Construction and Building Materials






School of Engineering




Soda, P. R. K., Mogal, A., Chakravarthy, K., Thota, N., Bandaru, N., Shukla, S. K., & Mini, K. M. (2024). Performance assessment of sustainable biocement mortar incorporated with bacteria-encapsulated cement-coated alginate beads. Construction and Building Materials, 411, article 134198.

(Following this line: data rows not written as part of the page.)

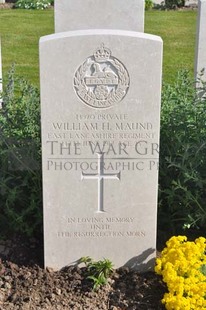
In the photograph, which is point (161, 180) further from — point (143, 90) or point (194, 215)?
point (143, 90)

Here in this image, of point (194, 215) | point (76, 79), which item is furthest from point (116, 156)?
point (194, 215)

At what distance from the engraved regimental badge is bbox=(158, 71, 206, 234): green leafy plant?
71 cm

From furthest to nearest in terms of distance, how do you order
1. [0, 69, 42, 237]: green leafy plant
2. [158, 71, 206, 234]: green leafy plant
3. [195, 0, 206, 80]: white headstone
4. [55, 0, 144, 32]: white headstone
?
[195, 0, 206, 80]: white headstone < [55, 0, 144, 32]: white headstone < [0, 69, 42, 237]: green leafy plant < [158, 71, 206, 234]: green leafy plant

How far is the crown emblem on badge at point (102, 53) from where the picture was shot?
11.5 feet

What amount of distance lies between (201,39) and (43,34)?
5.82m

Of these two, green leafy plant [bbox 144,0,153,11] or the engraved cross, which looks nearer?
the engraved cross

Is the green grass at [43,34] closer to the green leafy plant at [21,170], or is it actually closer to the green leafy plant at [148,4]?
the green leafy plant at [148,4]

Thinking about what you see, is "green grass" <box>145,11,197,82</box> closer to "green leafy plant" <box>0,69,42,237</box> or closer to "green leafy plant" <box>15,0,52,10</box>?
"green leafy plant" <box>15,0,52,10</box>

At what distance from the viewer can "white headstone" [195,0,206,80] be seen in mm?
6551

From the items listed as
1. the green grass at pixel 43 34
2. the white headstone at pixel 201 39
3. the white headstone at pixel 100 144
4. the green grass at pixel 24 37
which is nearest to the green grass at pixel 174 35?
the green grass at pixel 43 34

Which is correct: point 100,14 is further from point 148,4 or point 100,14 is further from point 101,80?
point 148,4

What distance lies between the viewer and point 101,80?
141 inches

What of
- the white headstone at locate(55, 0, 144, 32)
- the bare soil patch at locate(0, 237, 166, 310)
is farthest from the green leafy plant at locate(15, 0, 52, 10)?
the bare soil patch at locate(0, 237, 166, 310)

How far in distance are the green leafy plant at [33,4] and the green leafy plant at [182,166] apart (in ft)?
37.9
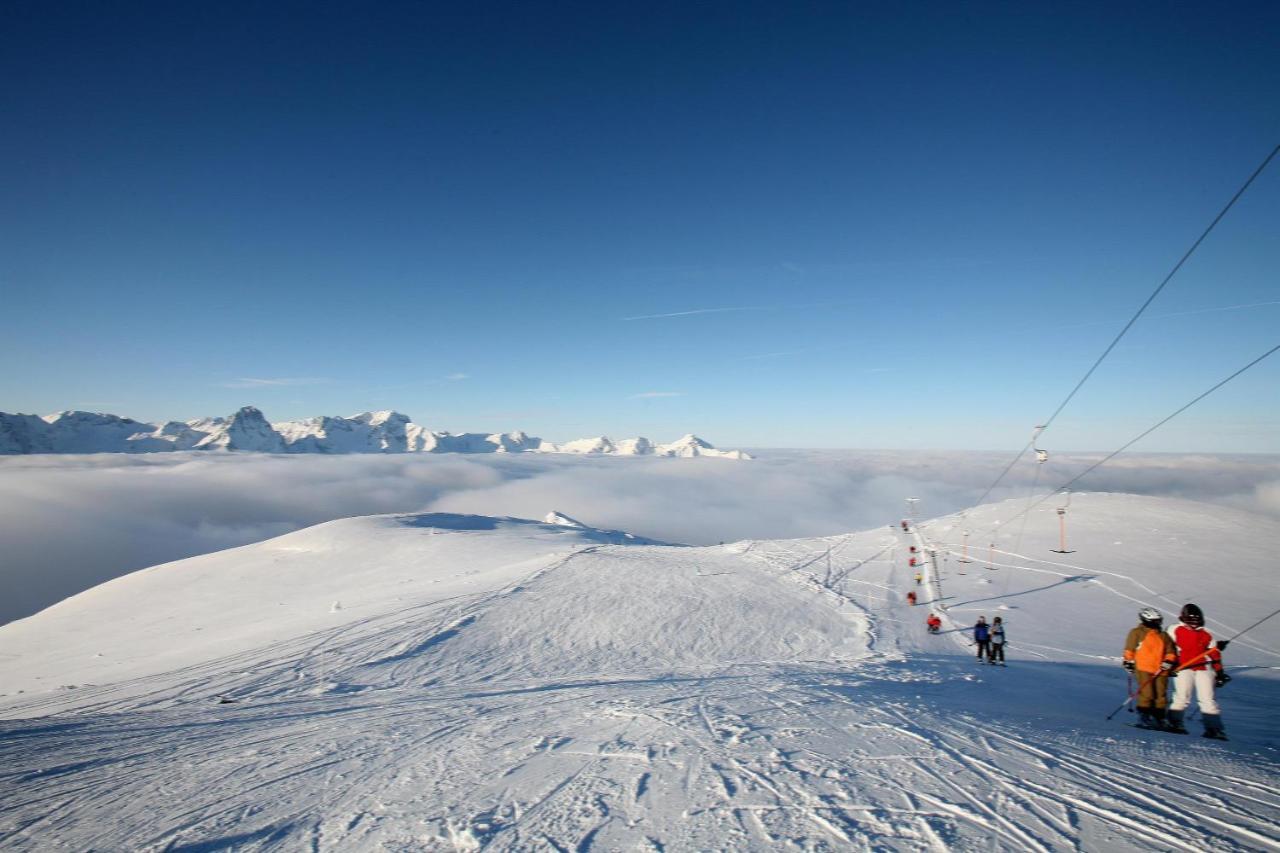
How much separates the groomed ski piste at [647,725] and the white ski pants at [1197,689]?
0.52 m

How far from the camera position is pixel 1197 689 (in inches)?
314

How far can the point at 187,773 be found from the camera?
7.11 m

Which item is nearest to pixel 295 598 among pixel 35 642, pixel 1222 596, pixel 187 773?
pixel 35 642

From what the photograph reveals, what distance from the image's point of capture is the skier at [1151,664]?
842 centimetres

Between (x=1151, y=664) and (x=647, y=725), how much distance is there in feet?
27.4

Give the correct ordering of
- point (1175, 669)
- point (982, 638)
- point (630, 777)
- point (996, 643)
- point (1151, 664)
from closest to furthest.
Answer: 1. point (630, 777)
2. point (1175, 669)
3. point (1151, 664)
4. point (996, 643)
5. point (982, 638)

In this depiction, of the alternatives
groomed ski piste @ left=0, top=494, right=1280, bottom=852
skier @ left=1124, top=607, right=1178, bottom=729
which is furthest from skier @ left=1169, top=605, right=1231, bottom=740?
groomed ski piste @ left=0, top=494, right=1280, bottom=852

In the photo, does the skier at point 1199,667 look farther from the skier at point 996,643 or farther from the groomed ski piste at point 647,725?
the skier at point 996,643

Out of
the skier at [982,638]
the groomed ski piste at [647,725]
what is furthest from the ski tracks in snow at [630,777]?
the skier at [982,638]

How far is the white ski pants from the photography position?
7879mm

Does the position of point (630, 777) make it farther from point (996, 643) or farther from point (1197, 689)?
point (996, 643)

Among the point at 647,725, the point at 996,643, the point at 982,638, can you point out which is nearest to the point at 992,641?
the point at 996,643

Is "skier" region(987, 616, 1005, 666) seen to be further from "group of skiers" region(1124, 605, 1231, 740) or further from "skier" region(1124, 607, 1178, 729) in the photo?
"skier" region(1124, 607, 1178, 729)

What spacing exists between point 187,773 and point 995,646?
66.3 ft
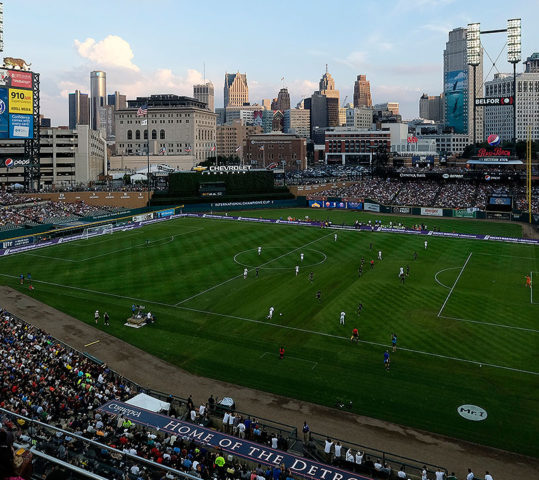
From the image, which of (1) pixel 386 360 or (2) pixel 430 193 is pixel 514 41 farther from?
(1) pixel 386 360

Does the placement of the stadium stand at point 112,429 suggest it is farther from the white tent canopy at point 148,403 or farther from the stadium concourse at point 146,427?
the white tent canopy at point 148,403

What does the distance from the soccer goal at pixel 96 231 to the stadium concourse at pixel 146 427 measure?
41724 mm

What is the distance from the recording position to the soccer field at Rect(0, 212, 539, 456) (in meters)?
27.6

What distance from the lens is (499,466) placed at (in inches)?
843

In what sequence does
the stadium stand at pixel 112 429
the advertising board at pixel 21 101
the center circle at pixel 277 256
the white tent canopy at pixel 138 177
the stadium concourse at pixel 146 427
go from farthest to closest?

Despite the extensive research on bacteria that are directly added to concrete to promote self-healing, studies on encapsulated bacteria have not been sufficient to comprehend crack healing. By employing Bacillus megaterium enclosed in cement-coated alginate beads, this research helps to improve the understanding of crack closure and the strength of self-healing mortar, which may be applied to the concrete. Autogenous healing occurs naturally, which will only repair micro-cracks. Moreover, it is a time-consuming process. Therefore, autonomous healing can assist in repairing little wider cracks with the addition of healing agents. Bacillus megaterium MTCC 8510 was used as the healing agent in the current study due to its ability to induce calcite precipitation (MICP) microbially. This was enclosed with alginate beads, and then coated with cement to form cement-coated alginate beads (CCAB). When a crack propagates, these beads break and generate CaCO3, which clogs up the crack domain. Several tests, including compressive strength, water permeability, FESEM, surface healing and ultrasonic pulse velocity (UPV), have been carried out to understand the healing performance and other characteristics thoroughly. To determine the optimal amount of CCAB, these hardened cement-coated beads were mixed in mortar in different percentages of 10%, 15%, 20%, and 25% as a replacement for fine aggregate (FA). The reduced compressive strength, anticipated due to the addition of fragile beads, was compensated by adding nano-silica (NS) to maintain the minimum strength. The calcite precipitation was collected from the healed specimen and was observed under FESEM to analyse its microstructure. For 25% aggregate replacement, a healing percentage of 92.64% was attained in the internal domain of the crack with water permeability test, whereas 93.96% of the crack core was filled when checked using the UPV test each after 56 days. Specimens with 20% CCAB and 5% NS also satisfied the minimum criteria mentioned. Therefore, it is concluded that 20% sand replacement with CCAB containing 5% nano-silica is optimal for both strength and healing.